Exercise aim -
From the data below, repeat exactly the lines from the line with "SOPHIE MUKWANA" to the line with "- 01 Gối cao", both included.

*** Extracted material Section Begins ***

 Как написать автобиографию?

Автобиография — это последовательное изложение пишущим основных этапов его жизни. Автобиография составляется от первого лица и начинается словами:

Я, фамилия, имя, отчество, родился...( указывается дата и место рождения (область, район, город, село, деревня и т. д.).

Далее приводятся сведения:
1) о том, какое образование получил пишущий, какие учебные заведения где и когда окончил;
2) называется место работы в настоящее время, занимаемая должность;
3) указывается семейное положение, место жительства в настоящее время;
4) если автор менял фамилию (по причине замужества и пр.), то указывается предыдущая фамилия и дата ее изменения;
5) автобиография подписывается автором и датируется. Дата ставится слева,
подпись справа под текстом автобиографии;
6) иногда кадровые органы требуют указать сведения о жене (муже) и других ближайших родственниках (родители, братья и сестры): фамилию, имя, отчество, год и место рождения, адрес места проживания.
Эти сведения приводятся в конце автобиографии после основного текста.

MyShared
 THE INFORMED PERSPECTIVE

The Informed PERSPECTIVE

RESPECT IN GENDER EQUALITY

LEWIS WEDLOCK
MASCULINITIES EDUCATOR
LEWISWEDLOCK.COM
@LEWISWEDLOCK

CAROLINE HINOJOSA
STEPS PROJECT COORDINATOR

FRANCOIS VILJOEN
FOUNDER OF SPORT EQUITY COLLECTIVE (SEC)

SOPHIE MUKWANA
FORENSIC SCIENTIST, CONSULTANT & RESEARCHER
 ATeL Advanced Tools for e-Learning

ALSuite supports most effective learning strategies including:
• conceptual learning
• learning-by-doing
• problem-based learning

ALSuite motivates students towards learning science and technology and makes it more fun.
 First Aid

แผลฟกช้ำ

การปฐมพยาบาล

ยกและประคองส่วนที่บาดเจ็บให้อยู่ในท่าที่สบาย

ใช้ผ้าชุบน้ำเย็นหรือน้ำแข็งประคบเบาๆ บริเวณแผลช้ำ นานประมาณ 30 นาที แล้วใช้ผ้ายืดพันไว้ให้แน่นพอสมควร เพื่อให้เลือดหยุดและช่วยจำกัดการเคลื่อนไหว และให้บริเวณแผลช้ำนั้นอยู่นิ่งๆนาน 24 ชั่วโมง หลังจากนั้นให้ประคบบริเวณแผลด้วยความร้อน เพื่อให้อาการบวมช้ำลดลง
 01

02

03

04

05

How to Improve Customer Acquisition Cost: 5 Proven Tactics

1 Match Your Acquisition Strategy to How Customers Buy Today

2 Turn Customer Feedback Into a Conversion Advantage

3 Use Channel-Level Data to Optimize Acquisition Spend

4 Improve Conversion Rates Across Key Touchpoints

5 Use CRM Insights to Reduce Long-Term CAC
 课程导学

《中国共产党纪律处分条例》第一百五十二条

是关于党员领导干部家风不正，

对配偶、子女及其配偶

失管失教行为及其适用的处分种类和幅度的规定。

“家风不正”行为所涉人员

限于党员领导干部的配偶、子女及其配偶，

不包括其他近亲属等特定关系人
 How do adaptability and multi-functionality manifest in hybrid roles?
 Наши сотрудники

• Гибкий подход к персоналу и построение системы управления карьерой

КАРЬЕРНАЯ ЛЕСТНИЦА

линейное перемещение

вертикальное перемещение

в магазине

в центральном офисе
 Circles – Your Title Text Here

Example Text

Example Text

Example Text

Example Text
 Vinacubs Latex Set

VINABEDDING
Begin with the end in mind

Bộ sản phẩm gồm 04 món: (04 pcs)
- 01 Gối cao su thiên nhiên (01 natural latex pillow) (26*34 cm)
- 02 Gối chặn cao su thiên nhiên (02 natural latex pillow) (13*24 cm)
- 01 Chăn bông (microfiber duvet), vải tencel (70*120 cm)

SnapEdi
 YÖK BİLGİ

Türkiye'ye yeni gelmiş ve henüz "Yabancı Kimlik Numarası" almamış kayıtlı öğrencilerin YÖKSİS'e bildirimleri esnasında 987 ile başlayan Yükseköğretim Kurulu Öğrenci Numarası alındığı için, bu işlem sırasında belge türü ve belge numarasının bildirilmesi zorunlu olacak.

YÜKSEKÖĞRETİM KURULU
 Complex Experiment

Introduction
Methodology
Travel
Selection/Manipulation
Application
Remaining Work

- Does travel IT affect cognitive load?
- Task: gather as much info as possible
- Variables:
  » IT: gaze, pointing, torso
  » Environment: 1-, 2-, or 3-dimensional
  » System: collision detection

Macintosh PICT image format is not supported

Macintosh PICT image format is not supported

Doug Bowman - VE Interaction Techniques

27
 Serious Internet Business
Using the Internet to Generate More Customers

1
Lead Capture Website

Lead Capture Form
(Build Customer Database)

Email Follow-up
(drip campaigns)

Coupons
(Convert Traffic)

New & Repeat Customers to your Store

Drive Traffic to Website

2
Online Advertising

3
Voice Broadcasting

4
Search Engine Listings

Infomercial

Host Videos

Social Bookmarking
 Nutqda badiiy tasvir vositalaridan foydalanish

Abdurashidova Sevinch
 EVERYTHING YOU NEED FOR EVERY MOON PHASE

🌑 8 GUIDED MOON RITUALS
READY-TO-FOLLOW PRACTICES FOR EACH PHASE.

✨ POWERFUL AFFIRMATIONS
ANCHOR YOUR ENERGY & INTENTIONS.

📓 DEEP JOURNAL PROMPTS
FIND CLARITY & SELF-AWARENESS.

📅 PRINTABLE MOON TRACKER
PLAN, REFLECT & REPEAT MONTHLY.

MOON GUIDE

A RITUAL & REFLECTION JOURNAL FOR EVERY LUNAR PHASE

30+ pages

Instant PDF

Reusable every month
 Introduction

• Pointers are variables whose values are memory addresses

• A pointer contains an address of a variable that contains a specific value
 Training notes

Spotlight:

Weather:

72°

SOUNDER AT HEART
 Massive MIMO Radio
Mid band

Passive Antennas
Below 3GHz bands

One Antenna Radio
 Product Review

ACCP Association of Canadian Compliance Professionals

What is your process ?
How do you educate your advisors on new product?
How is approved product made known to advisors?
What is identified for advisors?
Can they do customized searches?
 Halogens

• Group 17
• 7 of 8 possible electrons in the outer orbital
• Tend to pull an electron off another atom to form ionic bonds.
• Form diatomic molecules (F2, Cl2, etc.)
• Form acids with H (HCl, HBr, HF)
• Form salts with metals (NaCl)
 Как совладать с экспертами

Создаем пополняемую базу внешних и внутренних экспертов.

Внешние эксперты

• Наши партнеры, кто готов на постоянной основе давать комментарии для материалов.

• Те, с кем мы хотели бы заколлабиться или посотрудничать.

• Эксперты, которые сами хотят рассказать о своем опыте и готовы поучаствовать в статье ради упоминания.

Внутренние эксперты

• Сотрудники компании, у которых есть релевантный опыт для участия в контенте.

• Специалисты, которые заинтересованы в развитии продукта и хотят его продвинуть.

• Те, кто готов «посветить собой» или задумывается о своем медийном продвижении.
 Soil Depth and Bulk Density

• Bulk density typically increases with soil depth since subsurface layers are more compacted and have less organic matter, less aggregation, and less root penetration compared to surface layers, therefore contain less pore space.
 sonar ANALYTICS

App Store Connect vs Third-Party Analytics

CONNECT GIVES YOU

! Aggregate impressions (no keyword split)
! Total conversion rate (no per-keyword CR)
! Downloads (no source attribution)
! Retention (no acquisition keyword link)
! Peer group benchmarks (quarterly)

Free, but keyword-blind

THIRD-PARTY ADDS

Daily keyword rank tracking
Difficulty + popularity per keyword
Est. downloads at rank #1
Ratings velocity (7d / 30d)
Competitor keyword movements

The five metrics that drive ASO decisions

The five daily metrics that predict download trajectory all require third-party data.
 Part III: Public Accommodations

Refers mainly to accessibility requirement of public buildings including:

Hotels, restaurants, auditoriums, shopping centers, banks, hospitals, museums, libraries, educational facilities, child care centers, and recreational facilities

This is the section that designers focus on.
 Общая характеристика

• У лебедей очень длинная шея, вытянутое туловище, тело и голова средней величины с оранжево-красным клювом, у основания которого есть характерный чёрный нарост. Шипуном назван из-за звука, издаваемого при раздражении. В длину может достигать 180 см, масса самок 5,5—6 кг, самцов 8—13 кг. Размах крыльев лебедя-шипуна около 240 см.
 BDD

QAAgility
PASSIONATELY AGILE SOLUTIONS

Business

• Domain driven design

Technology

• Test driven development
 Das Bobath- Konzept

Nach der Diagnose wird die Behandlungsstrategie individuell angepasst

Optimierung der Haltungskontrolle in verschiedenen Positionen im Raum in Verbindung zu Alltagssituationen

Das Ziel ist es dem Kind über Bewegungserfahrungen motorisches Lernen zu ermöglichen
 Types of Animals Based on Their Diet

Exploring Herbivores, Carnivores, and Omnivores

*** Extracted material Section Ends ***

Written answer -
SOPHIE MUKWANA
FORENSIC SCIENTIST, CONSULTANT & RESEARCHER
 ATeL Advanced Tools for e-Learning

ALSuite supports most effective learning strategies including:
• conceptual learning
• learning-by-doing
• problem-based learning

ALSuite motivates students towards learning science and technology and makes it more fun.
 First Aid

แผลฟกช้ำ

การปฐมพยาบาล

ยกและประคองส่วนที่บาดเจ็บให้อยู่ในท่าที่สบาย

ใช้ผ้าชุบน้ำเย็นหรือน้ำแข็งประคบเบาๆ บริเวณแผลช้ำ นานประมาณ 30 นาที แล้วใช้ผ้ายืดพันไว้ให้แน่นพอสมควร เพื่อให้เลือดหยุดและช่วยจำกัดการเคลื่อนไหว และให้บริเวณแผลช้ำนั้นอยู่นิ่งๆนาน 24 ชั่วโมง หลังจากนั้นให้ประคบบริเวณแผลด้วยความร้อน เพื่อให้อาการบวมช้ำลดลง
 01

02

03

04

05

How to Improve Customer Acquisition Cost: 5 Proven Tactics

1 Match Your Acquisition Strategy to How Customers Buy Today

2 Turn Customer Feedback Into a Conversion Advantage

3 Use Channel-Level Data to Optimize Acquisition Spend

4 Improve Conversion Rates Across Key Touchpoints

5 Use CRM Insights to Reduce Long-Term CAC
 课程导学

《中国共产党纪律处分条例》第一百五十二条

是关于党员领导干部家风不正，

对配偶、子女及其配偶

失管失教行为及其适用的处分种类和幅度的规定。

“家风不正”行为所涉人员

限于党员领导干部的配偶、子女及其配偶，

不包括其他近亲属等特定关系人
 How do adaptability and multi-functionality manifest in hybrid roles?
 Наши сотрудники

• Гибкий подход к персоналу и построение системы управления карьерой

КАРЬЕРНАЯ ЛЕСТНИЦА

линейное перемещение

вертикальное перемещение

в магазине

в центральном офисе
 Circles – Your Title Text Here

Example Text

Example Text

Example Text

Example Text
 Vinacubs Latex Set

VINABEDDING
Begin with the end in mind

Bộ sản phẩm gồm 04 món: (04 pcs)
- 01 Gối cao su thiên nhiên (01 natural latex pillow) (26*34 cm)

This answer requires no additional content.